Some listing records:
============

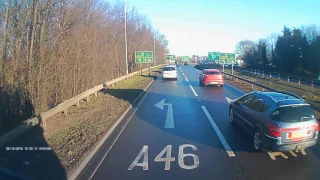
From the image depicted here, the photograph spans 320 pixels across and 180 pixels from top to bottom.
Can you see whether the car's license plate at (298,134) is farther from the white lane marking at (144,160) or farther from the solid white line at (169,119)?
the solid white line at (169,119)

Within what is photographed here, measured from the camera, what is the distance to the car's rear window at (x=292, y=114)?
248 inches

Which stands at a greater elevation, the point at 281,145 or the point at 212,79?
the point at 212,79

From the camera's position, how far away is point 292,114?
634cm

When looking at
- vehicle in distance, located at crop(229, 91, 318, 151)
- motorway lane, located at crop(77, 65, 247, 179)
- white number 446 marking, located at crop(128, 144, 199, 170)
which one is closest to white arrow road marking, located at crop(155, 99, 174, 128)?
motorway lane, located at crop(77, 65, 247, 179)

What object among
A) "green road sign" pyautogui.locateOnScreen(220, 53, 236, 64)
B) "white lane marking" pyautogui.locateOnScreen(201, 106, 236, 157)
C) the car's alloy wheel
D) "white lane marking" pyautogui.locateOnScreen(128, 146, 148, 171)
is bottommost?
"white lane marking" pyautogui.locateOnScreen(128, 146, 148, 171)

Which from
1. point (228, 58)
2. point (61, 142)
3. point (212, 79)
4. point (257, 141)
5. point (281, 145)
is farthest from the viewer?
point (228, 58)

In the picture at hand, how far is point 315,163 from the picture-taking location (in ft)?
19.6

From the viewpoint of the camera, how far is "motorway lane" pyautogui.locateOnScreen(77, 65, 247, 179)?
5484 mm

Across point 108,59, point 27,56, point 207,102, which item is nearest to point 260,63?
point 108,59

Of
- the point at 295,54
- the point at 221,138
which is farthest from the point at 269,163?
the point at 295,54

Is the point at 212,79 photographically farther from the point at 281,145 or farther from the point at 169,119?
the point at 281,145

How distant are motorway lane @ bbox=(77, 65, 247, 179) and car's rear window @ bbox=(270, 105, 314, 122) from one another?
1.47m

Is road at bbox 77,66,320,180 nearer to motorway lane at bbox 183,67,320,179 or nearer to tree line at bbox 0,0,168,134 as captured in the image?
motorway lane at bbox 183,67,320,179

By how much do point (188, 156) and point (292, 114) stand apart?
262 cm
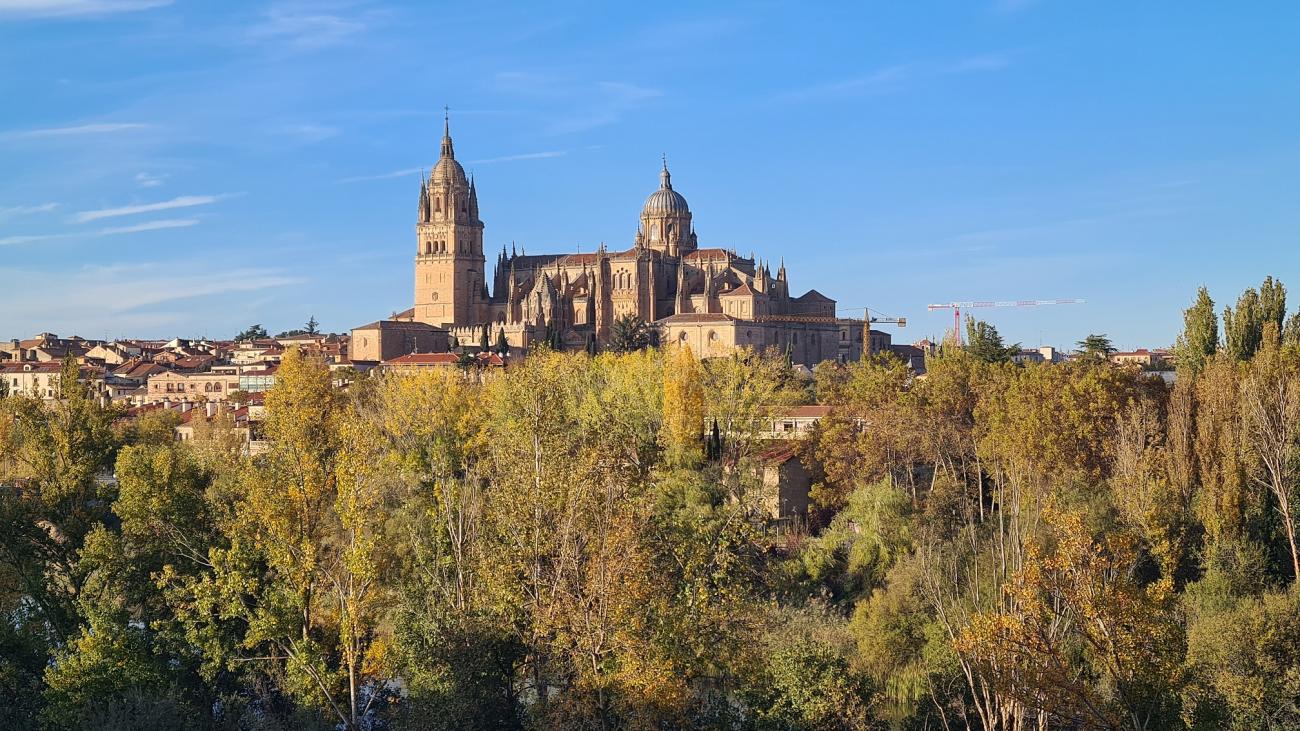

============

## TASK INSTRUCTIONS
Quote the listing word for word, starting with the line that contains "When looking at" and continuing through the end of the listing, with both ends included. Leave the pictures out of your answer.

## EXPECTED OUTPUT
When looking at
- vehicle in distance, located at crop(229, 91, 318, 151)
- motorway lane, located at crop(77, 65, 247, 179)
- white number 446 marking, located at crop(128, 144, 199, 170)
which one is closest to white arrow road marking, located at crop(155, 99, 174, 128)?
motorway lane, located at crop(77, 65, 247, 179)

What object among
A) "green road sign" pyautogui.locateOnScreen(220, 53, 236, 64)
B) "white lane marking" pyautogui.locateOnScreen(201, 106, 236, 157)
C) the car's alloy wheel
D) "white lane marking" pyautogui.locateOnScreen(128, 146, 148, 171)
is bottommost?
"white lane marking" pyautogui.locateOnScreen(128, 146, 148, 171)

Which from
1. point (228, 58)
2. point (61, 142)
3. point (212, 79)
4. point (257, 141)
5. point (281, 145)
is farthest from the viewer?
point (228, 58)

In the picture at hand, how far is point 315,163 from the picture-taking location (in ft)?
19.6

From the viewpoint of the camera, how far is "motorway lane" pyautogui.locateOnScreen(77, 65, 247, 179)?
5484 mm

Across point 108,59, point 27,56, point 207,102, which item is nearest to point 260,63?
point 108,59

Of
- the point at 295,54
- the point at 221,138
which is farthest from the point at 269,163?
the point at 295,54

Is the point at 212,79 photographically farther from the point at 281,145 or farther from the point at 169,119?
the point at 281,145

How distant are motorway lane @ bbox=(77, 65, 247, 179) and car's rear window @ bbox=(270, 105, 314, 122) from one another?
1.47m

Is road at bbox 77,66,320,180 nearer to motorway lane at bbox 183,67,320,179 or nearer to tree line at bbox 0,0,168,134 as captured in the image?
motorway lane at bbox 183,67,320,179

By how much do point (188, 156) and point (292, 114) stand apart?
262 cm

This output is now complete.